Sempre l’anno scorso, le persone che si sono suicidate durante la detenzione sono state 88, più 146 che hanno perso la vita dietro le sbarre per motivi di altra natura. Nel 2025 sono già 10 i suicidi e 25 i decessi per motivi di altra natura. Gli istituti penitenziari visitati, nel 2024, da Antigone sono stati 87. Nel 48% non era garantita l’acqua calda tutto il giorno e per tutto l’anno.

Strutturare il lavoro in carcere

«Stiamo immettendo nel sistema una generazione nuova di direttori, un centinaio. Di educatori ne mancano 33 sul territorio nazionale. L’educatore è una figura che si è burocratizzata, si è perso un po’ il rapporto con le persone», ha detto Massimo Parisi, direttore generale del Personale del Dipartimento dell’amministrazione penitenziaria – Dap. «Stiamo lavorando per creare un ufficio che si occupi del lavoro penitenziario, che è un aspetto che va rinsaldato con una riorganizzazione. Il lavoro in carcere non può dipendere dall’iniziativa del singolo, ma deve essere strutturato. Le persone detenute ammesse all’articolo 21 in Italia sono responsabilità dei direttori. Bisogna avere la capacità di individuare lavoro all’esterno, anche con le risorse del Terzo settore».

In arrivo una direttiva del Dap sull’affettività

 Inoltre, Parisi ha detto che «a breve uscirà una direttiva dell’amministrazione sull’affettività. Va attuata la sentenza della Corte costituzionale». Il direttore si riferisce alla sentenza 10 del 2024 con la quale in carcere viene consentito il diritto a colloqui in intimità con i partner. «Bisogna costruire un altro modello di carcere», ha detto il presidente di Antigone Patrizio Gonnella. «“Facciamo respirare i diritti” è la nostra campagna 2025».

«Il carcere ha un futuro oppure il futuro è il carcere?

«Avremo sempre più carcere, dovremmo porci la questione che ci saranno sempre più persone detenute. Con il Decreto Sicurezza sono aumentate le pene, anche le rivolte passive vengono punite. Dovremmo farci questa domanda: “Il carcere ha un futuro oppure il futuro è il carcere? “», ha detto Marcello Bortolato, presidente del tribunale di Sorveglianza di Firenze. «Se il carcere ha un futuro è una domanda di cui possiamo liberarci, non è possibile avere un’alternativa. Ma è possibile il superamento del modello rieducativo con tutti i suoi difetti. La grande questione della riforma del 1975 è stata l’introduzione di misure alternative al carcere. Dobbiamo salvaguardare quel sistema e chiederci se è ancora attuale il presupposto culturale del sistema alternativo».
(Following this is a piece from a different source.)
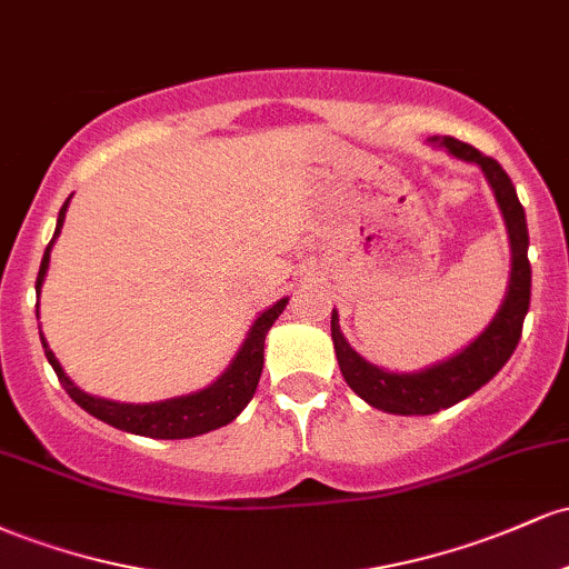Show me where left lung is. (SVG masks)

«Le misure alternative non sono un’alternativa al carcere»

«Dobbiamo pensare sempre alle misure alternative come strumento di reinserimento sociale. Se nel 2011 le misure alternative erano 22.300, oggi ce ne sono quasi 90mila. Ma a una crescita così importante delle misure alternative non ha corrisposto un abbassamento degli ingressi in carceri, che sono aumentati. Dobbiamo capire», ha continuato Bortolato, «che le misure alternative non sono un’alternativa al carcere. La pena che si espia negli istituti di pena è diventata ingiusta perché non è rieducativa».

Quali sono le risposte possibili nell’immediato futuro? Secondo Bortolato due proposte «avrebbero il compito di liberare dei posti letto. Bisognerebbe far capire all’opinione pubblica di concedere qualche giorno in più di libertà a chi se lo merita. Il secondo è l’indulto. Bisogna far sentire la propria voce su due questioni del Ddl Sicurezza: l’incriminazione per rivolta in carcere e il tema delle donne detenute con figli piccoli. Su questi due punti bisogna far sentire la propria voce, aumentano il conflitto nelle carceri». Bortolato ha concluso affermando che «far partecipare i detenuti alle scelte di vita detentiva in carcere è il miglior antidoto alle rivolte e al disagio psichico (quindi al rischio dei suicidi), ove possibile».